This ‘Kindness Curriculum’ Is Free And Should Be Used In Every Classroom

by Joanna McClanahan
Originally Published: 
Five schoolgirls on the sidewalk holding hands and smiling at the camera.
Peathegee Inc / Getty Images

Imagine living in a world that valued kindness enough to teach it along with academics. Educators would teach kids to manage their emotions in addition to standard curriculum such as math and science. Sounds pretty amazing, doesn’t it?

Well, the Center for Healthy Minds at the University of Wisconsin-Madison has created a free “kindness curriculum” for kids, designed to do just that. It’s a mindfulness-based curriculum for preschoolers that will bring kindness into the classroom.

“Faced with mental and physical health challenges at a global scale, we conduct rigorous scientific research to bring new insights and tools aimed at improving the wellbeing of people of all backgrounds and ages,” states the Center’s mission statement.

So how exactly does that work? According to Education Week, the kindness curriculum focuses on positive conflict resolution, acts of kindness, and teaching children to pay attention and manage their emotions in healthy ways. Here are a few of the activities included in the curriculum:

Using “Peace Wands”

The children in this program use peace wands to help with conflict resolution. One child gets to hold a heart wand and “speak from the heart” while the other child holds a star wand acts as the “star listener.” Then they take turns in the different positions, as speaker and listener.

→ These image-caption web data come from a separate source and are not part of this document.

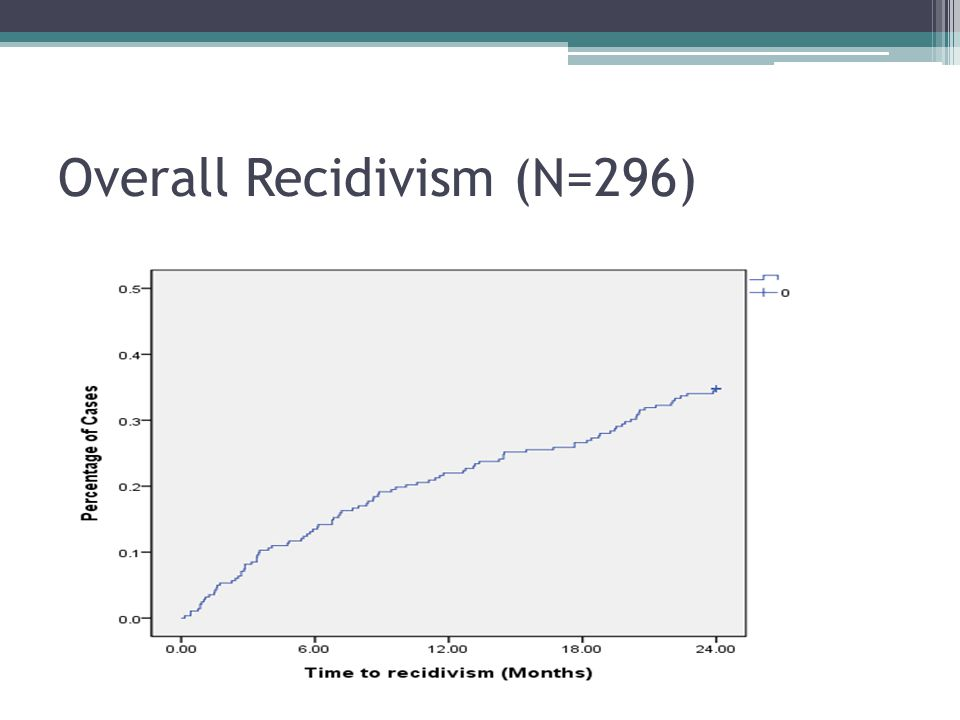 Overall Recidivism (N=296)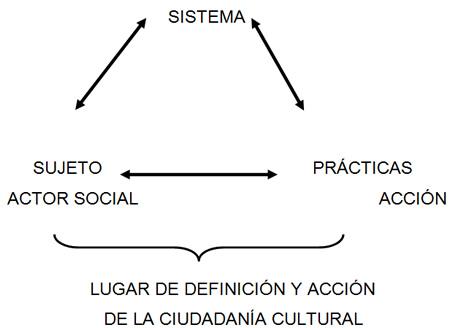 Definici�n y acci�n de la ciudadan�a cultural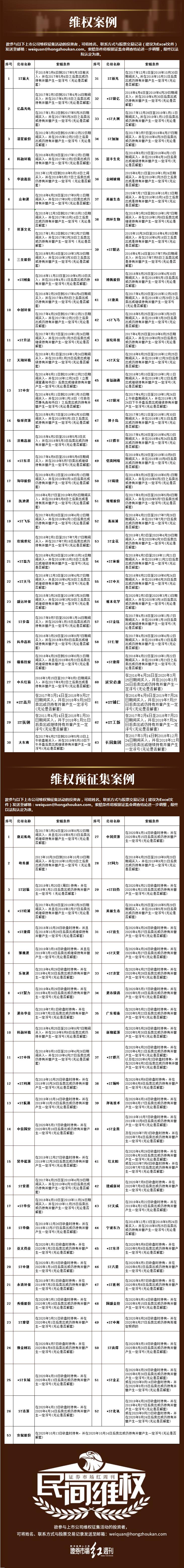 民间维权 | 业绩披露存较大差异 *ST辉丰被出具警示函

The child with the heart wand describes what they’re feeling “in their heart.” The child with the star wand has to repeat back what was said. The goal is to solve the problem by talking it through, communicating each other’s emotions, and ideally reaching some sort of compromise.

Creating ‘Kindness Gardens’

Every time a child acts kindly, or when a classmate acts kindly toward them, they get to add a sticker to their kindness garden poster — demonstrating the importance of random acts of kindness.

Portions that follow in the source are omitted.